■ WORK INSTRUCTION
Lift out all lines below that contain "INFN".

Collected data:
------------------------------

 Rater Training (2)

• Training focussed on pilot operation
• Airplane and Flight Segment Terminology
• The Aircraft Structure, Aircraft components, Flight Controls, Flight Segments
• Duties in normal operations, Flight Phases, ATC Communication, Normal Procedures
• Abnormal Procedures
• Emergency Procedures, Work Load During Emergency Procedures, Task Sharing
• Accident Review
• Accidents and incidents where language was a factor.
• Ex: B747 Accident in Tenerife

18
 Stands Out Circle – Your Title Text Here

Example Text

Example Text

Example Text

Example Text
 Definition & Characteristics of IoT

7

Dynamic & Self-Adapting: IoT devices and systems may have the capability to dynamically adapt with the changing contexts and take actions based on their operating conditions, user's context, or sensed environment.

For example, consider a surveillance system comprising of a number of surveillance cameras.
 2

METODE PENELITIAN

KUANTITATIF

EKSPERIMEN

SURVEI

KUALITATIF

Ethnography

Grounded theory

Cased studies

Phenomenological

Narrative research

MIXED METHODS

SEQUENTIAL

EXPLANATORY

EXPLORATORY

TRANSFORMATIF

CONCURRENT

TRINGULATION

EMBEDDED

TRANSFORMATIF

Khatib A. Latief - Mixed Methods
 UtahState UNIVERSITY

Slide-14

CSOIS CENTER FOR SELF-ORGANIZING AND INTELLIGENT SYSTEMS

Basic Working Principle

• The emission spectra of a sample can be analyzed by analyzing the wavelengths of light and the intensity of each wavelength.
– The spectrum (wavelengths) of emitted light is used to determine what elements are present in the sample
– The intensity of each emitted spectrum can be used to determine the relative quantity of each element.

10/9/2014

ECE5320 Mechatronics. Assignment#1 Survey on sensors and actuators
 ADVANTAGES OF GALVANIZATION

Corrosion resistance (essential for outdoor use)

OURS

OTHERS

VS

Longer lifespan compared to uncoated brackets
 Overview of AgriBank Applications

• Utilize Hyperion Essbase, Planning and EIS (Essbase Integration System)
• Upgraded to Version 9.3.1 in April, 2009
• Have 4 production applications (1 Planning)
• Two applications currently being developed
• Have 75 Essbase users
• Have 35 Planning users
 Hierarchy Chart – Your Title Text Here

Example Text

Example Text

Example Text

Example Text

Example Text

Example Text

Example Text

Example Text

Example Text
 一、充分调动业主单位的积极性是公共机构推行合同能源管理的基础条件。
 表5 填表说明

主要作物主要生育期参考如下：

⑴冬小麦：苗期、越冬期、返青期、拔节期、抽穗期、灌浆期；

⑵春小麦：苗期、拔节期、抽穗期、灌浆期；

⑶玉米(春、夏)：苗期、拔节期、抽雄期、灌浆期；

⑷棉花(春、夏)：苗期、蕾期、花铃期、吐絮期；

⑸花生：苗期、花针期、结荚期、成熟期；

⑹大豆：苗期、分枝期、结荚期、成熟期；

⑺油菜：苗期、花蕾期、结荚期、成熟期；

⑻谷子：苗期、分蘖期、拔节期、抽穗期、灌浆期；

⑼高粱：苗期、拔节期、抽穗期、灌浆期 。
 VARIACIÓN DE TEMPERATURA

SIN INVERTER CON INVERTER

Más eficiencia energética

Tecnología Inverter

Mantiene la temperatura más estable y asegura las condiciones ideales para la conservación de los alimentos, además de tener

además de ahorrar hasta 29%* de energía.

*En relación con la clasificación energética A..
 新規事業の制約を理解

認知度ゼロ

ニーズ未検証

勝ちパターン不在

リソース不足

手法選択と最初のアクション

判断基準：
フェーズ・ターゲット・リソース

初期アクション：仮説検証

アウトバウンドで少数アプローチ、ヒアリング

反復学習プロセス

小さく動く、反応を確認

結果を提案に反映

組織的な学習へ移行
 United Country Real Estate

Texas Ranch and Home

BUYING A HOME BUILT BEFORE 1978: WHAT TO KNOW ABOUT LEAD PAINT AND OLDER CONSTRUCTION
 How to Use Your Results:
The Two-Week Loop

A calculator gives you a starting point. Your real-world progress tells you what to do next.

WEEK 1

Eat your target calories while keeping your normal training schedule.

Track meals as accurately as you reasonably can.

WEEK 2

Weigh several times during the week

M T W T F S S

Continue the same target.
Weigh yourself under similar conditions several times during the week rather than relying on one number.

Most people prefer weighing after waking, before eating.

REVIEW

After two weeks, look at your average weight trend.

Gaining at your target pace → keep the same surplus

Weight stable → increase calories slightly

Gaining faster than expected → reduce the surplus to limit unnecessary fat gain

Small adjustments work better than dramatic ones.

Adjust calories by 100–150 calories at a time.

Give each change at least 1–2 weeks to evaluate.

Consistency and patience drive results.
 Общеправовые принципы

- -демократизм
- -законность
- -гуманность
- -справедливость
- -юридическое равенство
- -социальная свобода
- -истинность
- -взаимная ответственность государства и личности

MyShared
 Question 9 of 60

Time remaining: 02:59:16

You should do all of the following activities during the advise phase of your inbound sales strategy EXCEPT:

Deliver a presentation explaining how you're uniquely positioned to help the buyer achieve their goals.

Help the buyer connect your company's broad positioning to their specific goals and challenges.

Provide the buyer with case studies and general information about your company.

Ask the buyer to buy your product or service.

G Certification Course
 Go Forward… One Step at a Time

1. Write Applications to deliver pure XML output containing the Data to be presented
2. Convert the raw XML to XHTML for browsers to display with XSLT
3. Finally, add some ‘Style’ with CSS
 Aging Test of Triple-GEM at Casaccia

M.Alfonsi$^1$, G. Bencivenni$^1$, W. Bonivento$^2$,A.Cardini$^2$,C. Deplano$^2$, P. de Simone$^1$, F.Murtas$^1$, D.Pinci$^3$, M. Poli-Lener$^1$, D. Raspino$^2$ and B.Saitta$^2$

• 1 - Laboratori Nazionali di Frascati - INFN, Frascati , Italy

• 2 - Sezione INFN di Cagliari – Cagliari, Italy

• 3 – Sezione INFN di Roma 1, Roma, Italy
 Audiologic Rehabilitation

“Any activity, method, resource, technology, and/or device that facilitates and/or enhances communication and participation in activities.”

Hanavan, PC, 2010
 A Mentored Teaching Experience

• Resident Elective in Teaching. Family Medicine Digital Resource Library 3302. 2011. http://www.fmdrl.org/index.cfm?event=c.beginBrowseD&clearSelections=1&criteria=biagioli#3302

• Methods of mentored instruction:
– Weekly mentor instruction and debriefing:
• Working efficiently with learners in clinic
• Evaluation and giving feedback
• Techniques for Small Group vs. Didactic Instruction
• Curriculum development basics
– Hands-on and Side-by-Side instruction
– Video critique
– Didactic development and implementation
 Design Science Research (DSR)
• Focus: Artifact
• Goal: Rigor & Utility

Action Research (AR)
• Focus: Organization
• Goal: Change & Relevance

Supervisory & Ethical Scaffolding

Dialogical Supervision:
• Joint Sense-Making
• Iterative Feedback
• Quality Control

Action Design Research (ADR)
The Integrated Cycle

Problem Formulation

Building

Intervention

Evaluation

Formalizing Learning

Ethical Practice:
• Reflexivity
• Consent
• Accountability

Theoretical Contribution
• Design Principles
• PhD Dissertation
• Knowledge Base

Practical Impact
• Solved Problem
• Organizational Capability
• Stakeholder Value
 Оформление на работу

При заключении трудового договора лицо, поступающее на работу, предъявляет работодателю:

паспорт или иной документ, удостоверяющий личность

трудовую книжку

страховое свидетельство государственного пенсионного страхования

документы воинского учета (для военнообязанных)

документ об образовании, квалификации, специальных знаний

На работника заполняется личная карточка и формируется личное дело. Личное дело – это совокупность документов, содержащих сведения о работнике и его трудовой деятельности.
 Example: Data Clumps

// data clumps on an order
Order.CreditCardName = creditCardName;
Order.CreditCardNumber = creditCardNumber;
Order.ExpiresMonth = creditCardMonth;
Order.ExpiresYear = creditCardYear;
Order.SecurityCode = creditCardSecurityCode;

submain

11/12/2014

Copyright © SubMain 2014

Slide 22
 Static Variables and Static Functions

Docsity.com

------------------------------

■ ANSWER SPACE
• 1 - Laboratori Nazionali di Frascati - INFN, Frascati , Italy
• 2 - Sezione INFN di Cagliari – Cagliari, Italy
• 3 – Sezione INFN di Roma 1, Roma, Italy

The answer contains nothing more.